Cédric Carles : « Il faut penser notre monde comme un monde en maintenance »
Après un riche parcours de designer entre la Suisse et la France, Cédric Carles a fondé l’Atelier 21, un laboratoire citoyen pour faire avancer la transition énergétique. Si l’une de ses principales actions est d’exhumer, répertorier, voire redonner vie aux inventions oubliées, l’association dispense aussi des formations en entreprise, collectivité, ou encore investit des tiers-lieux. Retour vers le futur.
L’Atelier 21 a notamment pour vocation d’explorer le patrimoine historique et industriel afin d’exhumer des inventions anciennes sur l’énergie. En quoi est-ce utile ?
Ce qui est enseigné en la matière dans les écoles d’ingénieurs est loin d’être exhaustif. C’est une forme de disruption d’aller chercher des technologies qui étaient intéressantes, mais qui n’ont pas été pérennisées pour diverses raisons. Une fois le patrimoine identifié, il s’agit ensuite d’en faire comprendre la valeur. Ce peut-être, par exemple, le bélier hydraulique, qui n’est plus fabriqué que par une entreprise en France ou les maisons solaires des années 1970. Des inventions qui font partie du patrimoine de la résilience et de l’histoire technologique. La maison Feuillette à Montargis, c’est du patrimoine ! On a cent ans d’expérience sur un bâtiment en paille, en France ! Que demandent les concepteurs d’éco-architecture de l’urbanisme de demain !
En faisant la recension des très nombreuses innovations énergétiques qui n’ont jamais été exploitées à échelle industrielle, pensez vous que l’humanité soit passée à côté de la solution miracle ?
Oui, je me le dis. Léonard de Vinci voulait fondre du bronze avec l’énergie solaire dans le but de réaliser une statue équestre monumentale en hommage au père de Ludovic Sforza, duc de Milan. Toutefois, le projet est avorté : les 100 tonnes de bronze allouées au monument sont finalement utilisées pour couler des canons, afin de repousser les soldats français de Louis XII. Mais s’il y était parvenu, potentiellement, l’énergie solaire aurait pris une autre route industrielle. Il était tellement célèbre qu’il aurait ouvert une voie royale à cette technologie et ses applications multiples. Un peu comme si Elon Musk s’intéressait à l’énergie solaire au lieu de lancer des fusées. Actuellement, tout le monde regarde Elon Musk.
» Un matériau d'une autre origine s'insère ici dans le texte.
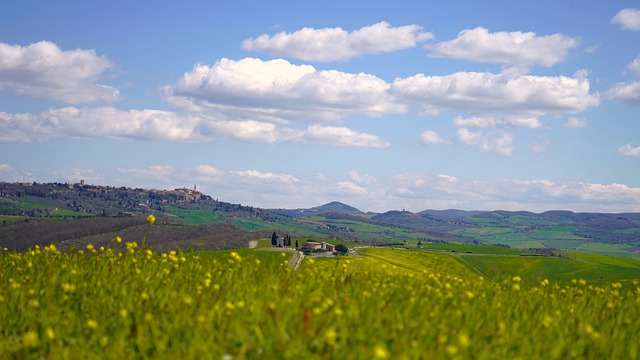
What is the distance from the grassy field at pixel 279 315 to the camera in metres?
8.11

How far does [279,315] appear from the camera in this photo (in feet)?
28.8

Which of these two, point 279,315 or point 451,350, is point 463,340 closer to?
point 451,350

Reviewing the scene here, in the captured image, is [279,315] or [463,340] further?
[279,315]

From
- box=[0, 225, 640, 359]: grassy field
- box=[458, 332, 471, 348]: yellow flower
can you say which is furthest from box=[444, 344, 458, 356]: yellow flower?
box=[458, 332, 471, 348]: yellow flower

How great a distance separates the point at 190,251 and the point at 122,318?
5335mm

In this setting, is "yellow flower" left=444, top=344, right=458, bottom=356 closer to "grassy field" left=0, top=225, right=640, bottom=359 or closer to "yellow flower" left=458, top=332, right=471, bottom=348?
"grassy field" left=0, top=225, right=640, bottom=359

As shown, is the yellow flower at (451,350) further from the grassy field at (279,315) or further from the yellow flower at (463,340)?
the yellow flower at (463,340)

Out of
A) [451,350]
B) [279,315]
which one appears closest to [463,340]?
[451,350]

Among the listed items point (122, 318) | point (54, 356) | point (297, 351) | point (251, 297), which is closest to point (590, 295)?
point (251, 297)

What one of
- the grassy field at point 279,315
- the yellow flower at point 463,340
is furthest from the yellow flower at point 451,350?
the yellow flower at point 463,340

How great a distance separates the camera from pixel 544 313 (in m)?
10.9

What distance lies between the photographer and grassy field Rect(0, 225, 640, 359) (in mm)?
8109

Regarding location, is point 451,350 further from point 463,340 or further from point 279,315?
point 279,315

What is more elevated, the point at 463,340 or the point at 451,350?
the point at 463,340
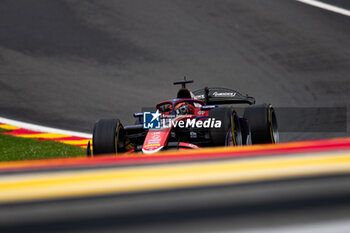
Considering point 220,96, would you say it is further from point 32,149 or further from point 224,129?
point 32,149

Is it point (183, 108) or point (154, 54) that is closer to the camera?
point (183, 108)

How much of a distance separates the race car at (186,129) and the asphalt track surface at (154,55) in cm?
243

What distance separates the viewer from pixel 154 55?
43.8 ft

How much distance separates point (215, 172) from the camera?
1.14 metres

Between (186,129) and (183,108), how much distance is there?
47 cm

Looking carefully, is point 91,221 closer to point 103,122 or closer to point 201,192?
point 201,192

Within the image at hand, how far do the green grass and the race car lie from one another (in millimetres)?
1357

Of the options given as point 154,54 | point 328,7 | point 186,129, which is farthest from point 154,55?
point 186,129

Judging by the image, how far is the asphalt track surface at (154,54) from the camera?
10484mm

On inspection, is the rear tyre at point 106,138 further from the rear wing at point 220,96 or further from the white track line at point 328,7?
the white track line at point 328,7

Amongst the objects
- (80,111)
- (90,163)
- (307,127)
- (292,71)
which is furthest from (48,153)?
(292,71)

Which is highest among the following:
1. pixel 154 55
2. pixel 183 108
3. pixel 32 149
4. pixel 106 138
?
pixel 154 55

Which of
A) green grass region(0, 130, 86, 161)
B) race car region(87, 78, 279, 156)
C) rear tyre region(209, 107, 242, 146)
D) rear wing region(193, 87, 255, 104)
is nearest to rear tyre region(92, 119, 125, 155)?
race car region(87, 78, 279, 156)

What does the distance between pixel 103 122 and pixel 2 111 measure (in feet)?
18.7
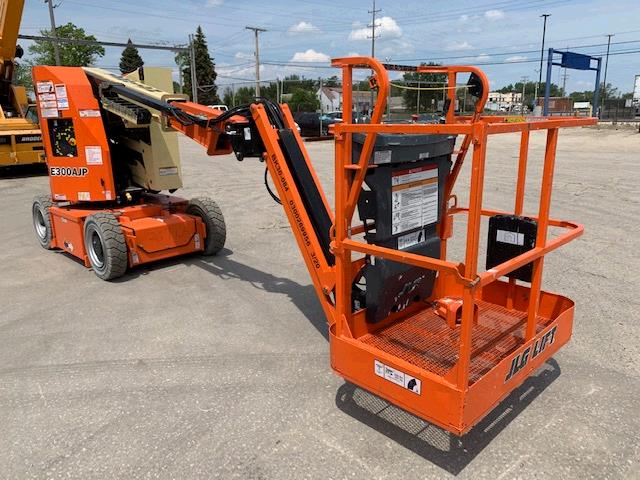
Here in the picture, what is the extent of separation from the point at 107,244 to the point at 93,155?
129 cm

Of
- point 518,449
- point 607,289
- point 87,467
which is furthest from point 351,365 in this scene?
point 607,289

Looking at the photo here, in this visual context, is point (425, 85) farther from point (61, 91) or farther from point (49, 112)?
point (49, 112)

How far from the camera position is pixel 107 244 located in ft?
20.0

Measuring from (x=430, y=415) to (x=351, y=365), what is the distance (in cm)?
62

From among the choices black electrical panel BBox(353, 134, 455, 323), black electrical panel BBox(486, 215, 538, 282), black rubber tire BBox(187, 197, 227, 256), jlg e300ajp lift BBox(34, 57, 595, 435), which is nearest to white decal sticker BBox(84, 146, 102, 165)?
black rubber tire BBox(187, 197, 227, 256)

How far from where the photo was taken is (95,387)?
13.3 ft

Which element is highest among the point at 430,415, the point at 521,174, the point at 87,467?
the point at 521,174

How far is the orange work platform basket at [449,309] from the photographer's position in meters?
2.81

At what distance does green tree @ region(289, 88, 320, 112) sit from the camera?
4354cm

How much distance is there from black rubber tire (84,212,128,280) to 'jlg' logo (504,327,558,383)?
464cm

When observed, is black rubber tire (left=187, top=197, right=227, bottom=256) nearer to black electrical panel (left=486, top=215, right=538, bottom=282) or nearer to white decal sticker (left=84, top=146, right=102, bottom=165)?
white decal sticker (left=84, top=146, right=102, bottom=165)

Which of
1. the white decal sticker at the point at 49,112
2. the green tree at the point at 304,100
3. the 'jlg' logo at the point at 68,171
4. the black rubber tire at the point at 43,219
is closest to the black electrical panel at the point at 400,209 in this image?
the 'jlg' logo at the point at 68,171

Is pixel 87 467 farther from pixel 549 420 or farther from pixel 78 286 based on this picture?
pixel 78 286

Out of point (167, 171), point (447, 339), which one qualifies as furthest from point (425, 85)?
point (167, 171)
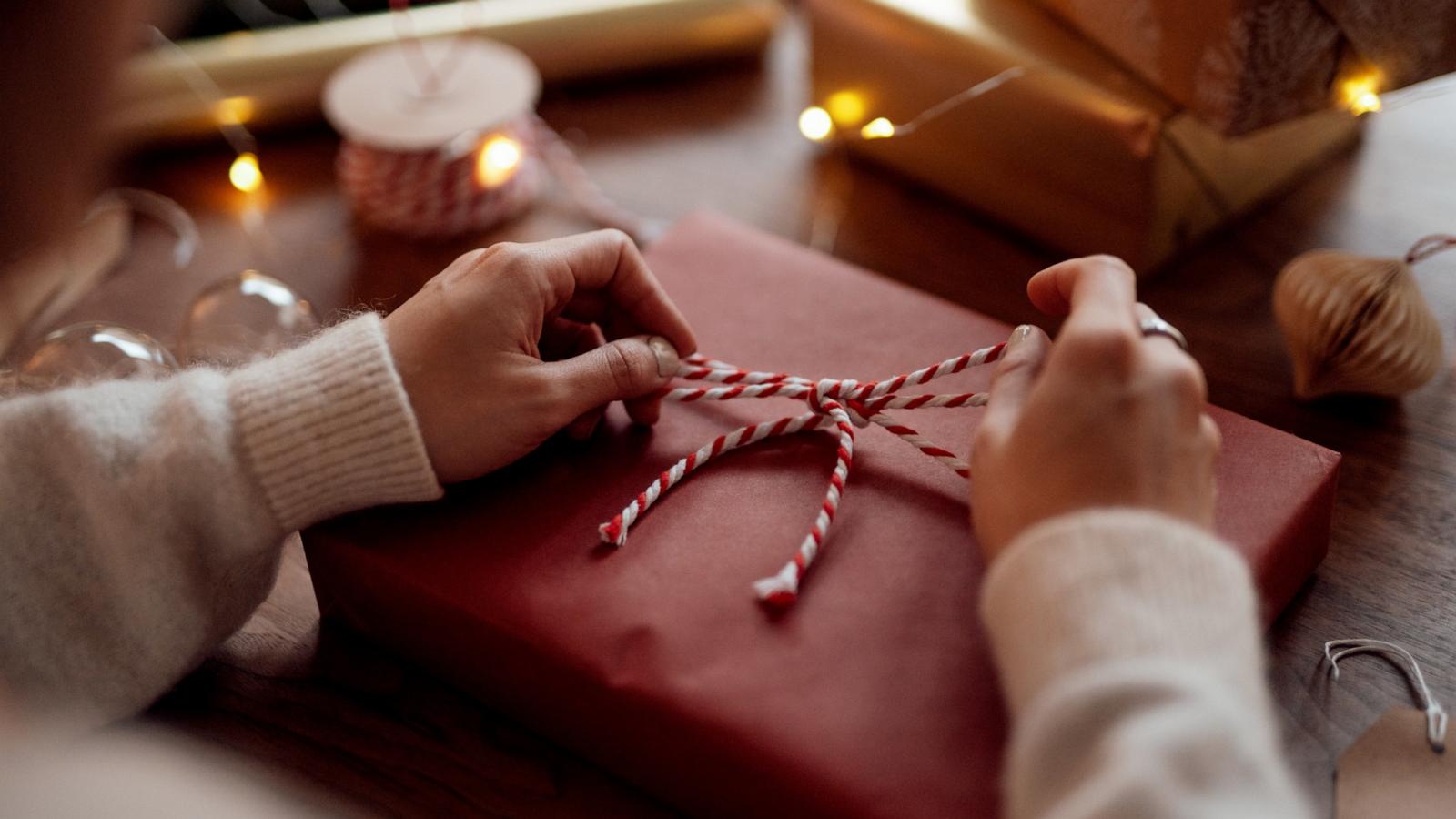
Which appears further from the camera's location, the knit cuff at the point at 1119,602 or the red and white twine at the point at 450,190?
the red and white twine at the point at 450,190

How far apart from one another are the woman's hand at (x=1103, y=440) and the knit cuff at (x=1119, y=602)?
1 centimetres

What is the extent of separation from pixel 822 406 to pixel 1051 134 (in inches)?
13.5

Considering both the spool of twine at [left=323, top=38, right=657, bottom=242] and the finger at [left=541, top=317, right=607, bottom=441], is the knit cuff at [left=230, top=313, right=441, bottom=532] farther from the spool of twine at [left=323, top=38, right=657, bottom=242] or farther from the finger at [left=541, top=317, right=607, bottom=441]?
the spool of twine at [left=323, top=38, right=657, bottom=242]

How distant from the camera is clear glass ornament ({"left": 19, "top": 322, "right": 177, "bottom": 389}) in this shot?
2.61 ft

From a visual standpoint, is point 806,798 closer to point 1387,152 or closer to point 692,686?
point 692,686

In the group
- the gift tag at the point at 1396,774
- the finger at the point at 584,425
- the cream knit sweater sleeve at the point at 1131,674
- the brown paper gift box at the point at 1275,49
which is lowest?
the gift tag at the point at 1396,774

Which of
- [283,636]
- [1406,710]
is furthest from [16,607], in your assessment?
[1406,710]

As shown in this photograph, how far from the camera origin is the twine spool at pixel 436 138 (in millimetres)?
981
À l’époque, tout le monde regardait Léonard de Vinci. L’impact aurait été indéniable.
Quels sont les autres exemples où vous avez eu le sentiment qu’on était passé à côté de quelque chose ?
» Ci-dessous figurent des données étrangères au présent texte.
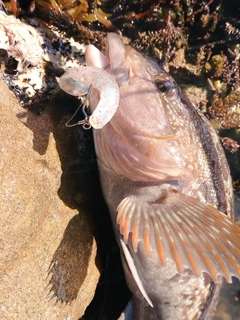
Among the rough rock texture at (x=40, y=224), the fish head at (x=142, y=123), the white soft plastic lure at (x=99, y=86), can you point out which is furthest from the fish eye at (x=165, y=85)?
the rough rock texture at (x=40, y=224)

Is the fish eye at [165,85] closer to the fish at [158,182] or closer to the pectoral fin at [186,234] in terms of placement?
the fish at [158,182]

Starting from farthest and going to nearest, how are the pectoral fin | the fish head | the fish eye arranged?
the fish eye, the fish head, the pectoral fin

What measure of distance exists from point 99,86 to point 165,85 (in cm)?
73

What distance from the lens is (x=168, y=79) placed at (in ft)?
10.5

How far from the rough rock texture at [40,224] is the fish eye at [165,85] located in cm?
90

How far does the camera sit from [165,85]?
3152mm

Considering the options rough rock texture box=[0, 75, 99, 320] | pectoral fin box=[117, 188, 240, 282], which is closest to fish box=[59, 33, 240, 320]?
pectoral fin box=[117, 188, 240, 282]

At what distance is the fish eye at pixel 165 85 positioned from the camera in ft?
10.3

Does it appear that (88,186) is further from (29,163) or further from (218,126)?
(218,126)

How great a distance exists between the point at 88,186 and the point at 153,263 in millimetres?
928

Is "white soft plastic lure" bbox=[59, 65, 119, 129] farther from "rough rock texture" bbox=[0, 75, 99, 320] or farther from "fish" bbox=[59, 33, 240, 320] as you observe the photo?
"rough rock texture" bbox=[0, 75, 99, 320]

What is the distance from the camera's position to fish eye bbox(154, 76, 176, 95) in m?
3.13

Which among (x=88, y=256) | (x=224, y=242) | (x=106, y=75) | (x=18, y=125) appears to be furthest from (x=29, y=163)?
(x=224, y=242)

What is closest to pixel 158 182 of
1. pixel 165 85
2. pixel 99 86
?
pixel 165 85
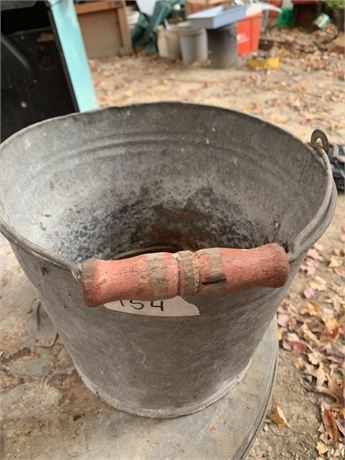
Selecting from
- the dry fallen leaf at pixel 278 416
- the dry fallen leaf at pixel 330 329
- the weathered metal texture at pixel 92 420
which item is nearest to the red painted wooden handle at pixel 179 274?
the weathered metal texture at pixel 92 420

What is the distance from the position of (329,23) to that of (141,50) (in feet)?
8.80

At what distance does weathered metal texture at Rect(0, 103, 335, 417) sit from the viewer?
95 cm

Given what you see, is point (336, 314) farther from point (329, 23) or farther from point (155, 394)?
point (329, 23)

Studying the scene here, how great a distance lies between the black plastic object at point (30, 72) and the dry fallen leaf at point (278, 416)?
2175mm

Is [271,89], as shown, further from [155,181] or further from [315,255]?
[155,181]

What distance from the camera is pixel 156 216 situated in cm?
185

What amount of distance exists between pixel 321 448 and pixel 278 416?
18 cm

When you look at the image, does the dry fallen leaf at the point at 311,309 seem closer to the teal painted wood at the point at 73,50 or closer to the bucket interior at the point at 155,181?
the bucket interior at the point at 155,181

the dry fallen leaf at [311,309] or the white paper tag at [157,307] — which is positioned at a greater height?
the white paper tag at [157,307]

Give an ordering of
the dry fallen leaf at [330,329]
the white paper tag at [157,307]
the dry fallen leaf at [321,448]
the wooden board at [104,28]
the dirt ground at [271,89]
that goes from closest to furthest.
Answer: the white paper tag at [157,307]
the dry fallen leaf at [321,448]
the dry fallen leaf at [330,329]
the dirt ground at [271,89]
the wooden board at [104,28]

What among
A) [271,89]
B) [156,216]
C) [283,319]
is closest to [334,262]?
[283,319]

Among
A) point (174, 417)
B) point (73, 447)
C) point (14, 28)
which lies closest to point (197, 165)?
point (174, 417)

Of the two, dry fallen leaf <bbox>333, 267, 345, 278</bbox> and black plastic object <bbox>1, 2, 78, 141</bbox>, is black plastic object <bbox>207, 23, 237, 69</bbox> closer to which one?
black plastic object <bbox>1, 2, 78, 141</bbox>

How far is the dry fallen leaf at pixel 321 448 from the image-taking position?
145 centimetres
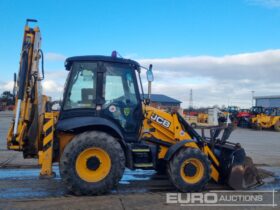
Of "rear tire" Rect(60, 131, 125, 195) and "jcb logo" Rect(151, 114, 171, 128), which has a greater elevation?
"jcb logo" Rect(151, 114, 171, 128)

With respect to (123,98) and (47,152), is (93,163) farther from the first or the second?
(123,98)

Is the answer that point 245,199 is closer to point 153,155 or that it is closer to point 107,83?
point 153,155

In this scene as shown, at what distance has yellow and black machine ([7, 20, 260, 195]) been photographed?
7.41 m

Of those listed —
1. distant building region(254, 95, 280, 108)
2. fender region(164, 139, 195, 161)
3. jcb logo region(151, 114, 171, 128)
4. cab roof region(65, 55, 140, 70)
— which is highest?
distant building region(254, 95, 280, 108)

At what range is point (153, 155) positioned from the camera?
8125 mm

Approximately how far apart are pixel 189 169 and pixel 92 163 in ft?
6.37

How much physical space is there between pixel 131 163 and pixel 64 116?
161cm

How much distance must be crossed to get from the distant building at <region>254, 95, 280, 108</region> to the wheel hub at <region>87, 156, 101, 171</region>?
75.7 meters

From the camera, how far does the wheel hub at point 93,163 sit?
7.43 meters

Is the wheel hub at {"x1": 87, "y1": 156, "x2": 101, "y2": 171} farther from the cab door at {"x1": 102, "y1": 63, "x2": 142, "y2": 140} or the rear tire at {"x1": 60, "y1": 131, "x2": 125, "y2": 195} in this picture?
the cab door at {"x1": 102, "y1": 63, "x2": 142, "y2": 140}

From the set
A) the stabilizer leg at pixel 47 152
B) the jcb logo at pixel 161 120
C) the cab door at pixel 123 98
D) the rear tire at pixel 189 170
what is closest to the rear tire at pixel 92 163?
the stabilizer leg at pixel 47 152

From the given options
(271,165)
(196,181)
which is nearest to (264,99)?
(271,165)

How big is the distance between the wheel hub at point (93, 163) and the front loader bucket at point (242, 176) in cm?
281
Il y a le projet Regenbox : nous avons retrouvé un dispositif mis sur le marché dans les années 1980, et qui a disparu assez vite, permettant de recharger, par une méthode de chargement lent et micropulsé, les piles alcalines non rechargeables. L’air de rien, cela représente plus de 20 000 tonnes consommées chaque année, rien qu’en France. Imaginez un peu, en ajoutant les États- Unis, l’Afrique, l’Asie, l’Amérique du Sud… Il s’agit d’un déchet ultra-toxique qu’on ne gère pas bien. Il est « recyclé », non sans impacts, dans 50 % des cas. Et avec notre projet Regenbox, nous avons même réalisé qu’une pile sur quatre envoyées au recyclage était neuve, et deux sur quatre étaient régénérables. Une pile, c’est 25 g de matériau pour 100 g de CO2 à la fabrication. Au bout de dix piles, on a un kilo de CO2. Nos bornes de tri, en mesurant les piles avant de les jeter, permettent de favoriser leur captation dans les bacs de collecte et donc d’augmenter notre taux de recyclage, qui est bas dans le classement européen, de 50 %. C’est pourquoi nous avons prototypé à la Bibliothèque d’objets de Montreuil (BOM) un centre de reconditionnement de piles permettant le tri et la régénération. Et nous travaillons aussi avec deux magasins Boulanger à Lille et Paris, pour lesquels nous avons designé des bornes de tri. Cela permet de sensibiliser à la réduction des déchets électroniques avec un geste où le consommateur y gagne tout de suite et de revendiquer une politique encore plus respectueuse de l’environnement favorisant l’économie circulaire du « tout-recyclage ».